Sarah Campbell, director of the Craft Cannabis Association of B.C, says that the arrival of tobacco comapnies will not be a hard hit for B.C. growers.
“Craft-cannabis producers and processors are small, independent, artisanal, and sustainable,” Campbell explained. “And with the inclusion of microlicences in the Cannabis Act, we are perfectly poised to do very well in this niche market.”
The reason why so many cannabis users disassociate cannabis use from smoking cigarettes is that of the difference in the products.
While cigarettes are packed and pre-made in the factory, cannabis flower is ground and rolled on the spot. Also, the way that it is grown, treated and harvested is also hugely important.

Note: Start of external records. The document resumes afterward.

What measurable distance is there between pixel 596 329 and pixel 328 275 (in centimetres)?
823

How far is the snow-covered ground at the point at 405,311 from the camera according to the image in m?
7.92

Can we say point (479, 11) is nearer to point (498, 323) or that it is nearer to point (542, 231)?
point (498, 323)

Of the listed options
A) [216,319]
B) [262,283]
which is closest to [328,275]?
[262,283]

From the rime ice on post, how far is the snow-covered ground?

Indeed, cannabis users are always looking for a new experience, fun colors and exquisite taste and aroma coming from the bud, something that the mass-produced weed coming from the likes of Canopy Growth and other big brands will most likely never achieve unless they drastically change their growing process.
This is one of the biggest reasons why the craft-growing scene has been working out so well in British Columbia. The growers there take extreme care of their plants and products.
There is no saying how these industries will behave in Canada, however, one thing is certain — Big Tobacco is yet to make it’s first big move on the cannabis market, and it most likely won’t come before the public opinion changes.